TRY IT | In the article about the Intermountain-led generic drug venture, write out the passage word for word, beginning with the words "The firm will" and stopping after the words "the report said.".

TEXT SHOWN |
________________________
Intermountain-led generic drug venture faces big hurdles, could forge new regulatory and political ground
Group will face higher-than-average costs, uncertainty related to supplier competition and evolving technology, key manufacturing decisions.
The group of hospital systems led by Intermountain Health that in January announced plans to form a nonprofit generic prescription drug manufacturer, will face higher-than-average costs, significant regulatory and manufacturing hurdles, according to a Health Affairs report.
There is uncertainty related to competition from incumbent suppliers, evolving technology and key decisions, including whether to manufacture the drugs themselves or to contract out to current makers.
[Also: VA, 4 health systems to form generic drug company]
The group's path will draw a roadmap, and perhaps a cautionary one at that, for other large systems looking at similar ventures or which simply desire to bring more of their pharmaceutical operations in-house.
Those decisions and more await Intermountain Healthcare as well as Ascension, SSM Health and Trinity Health as they go deeper into the process, wrote a pair of University of Chicago researchers, Rena Conti and Joseph Krongold, for Health Affairs. They called the venture a "credible threat of entry into the supply of these drugs" that could affect pricing and availability.
One pivotal decision the group will have to make is what drugs to target. The group has said previously that their plan is to market roughly 20 generic drugs. Conti and Krongold pointed out that even when the prices are set high, the revenue from these drugs will likely be small thanks to the fixed costs of production, rendering them largely unprofitable.The group will also face higher than usual costs because of the inherently limited economies of scale, Conti and Krongold said.
The firm will also face competition from current manufacturers as well as the uncertainty that comes with evolving technology. That is to say, a new therapy could become available that renders one of the group's generics obsolete before their investment would have garnered the appropriate return. Non-oral drugs are even more specialized and expensive, and there is less flexibility with production methods, the report said.
Huge regulatory costs will also be a challenge for the venture as it moves forward. Drug manufacturers must have an abbreviated new drug application approved by the FDA to make and sell a generic drug in the U.S. market. The new group could apply for a new ANDA for each drug they intend to market or use an existing one to produce the drug. Even though using an existing ANDA might seem easier in the surface, since it alleviates the need to go through the regulatory process that comes with applying for a new one, it can actually be more expensive. That's because the manufacturer must use the same exact manufacturing process, facilities and equipment specified in the original filing. Any changes the group would want to make to processes or equipment would need to go through the FDA, which can require a lot of money and the process can take years.
The regulatory costs of getting a new ANDA in place, for an oral generic drug for example, are not small. They range from one to five million. Injectible and infused drugs are more.
Another looming question is whether the group will decide to manufacture the drugs themselves or contract that work out to willing suppliers. It seems almost a foregone conclusion that the Intermountain group would partner with existing manufacturers, considering the enormous cost of building a new manufacturing facility. They would have to find suppliers that are willing and able to ramp up production to meet their demand and enter new markets. At issue here is what the group would offer to persuade these makers to invest their time and resources.
"It is possible that as a not-for-profit the new venture would be willing to pay a sufficient premium for stable supply to incent manufacturer participation, somewhat like a special case of a GPO, but whether such an equilibrium exists and for which specific drugs is uncertain," Conti and Krongold wrote.
Another scenario actually could carry political intrigue. The group could possible seek out suppliers in the European Union who may have been eyeing an entry into the U.S. market but had thus far viewed the regulatory costs as too high. The FDA has in the past indicated limited interest in relationships with the European Medicines Agency as there are wider implications for drugs beyond those the Intermountain group identifies.
"The nascent venture, however it solves these challenges and resolves other choices, will have important implications for the prices and availability of generic drugs in the US. Like many things, the devil is in the details."
________________________
RAW DATA |
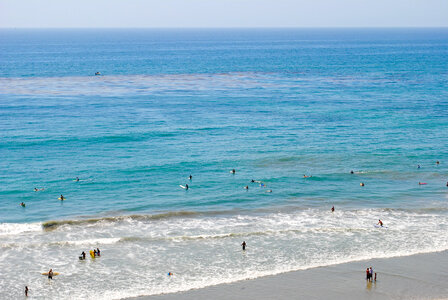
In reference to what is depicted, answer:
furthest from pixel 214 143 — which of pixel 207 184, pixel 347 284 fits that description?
________________________
TASK OUTPUT |
The firm will also face competition from current manufacturers as well as the uncertainty that comes with evolving technology. That is to say, a new therapy could become available that renders one of the group's generics obsolete before their investment would have garnered the appropriate return. Non-oral drugs are even more specialized and expensive, and there is less flexibility with production methods, the report said.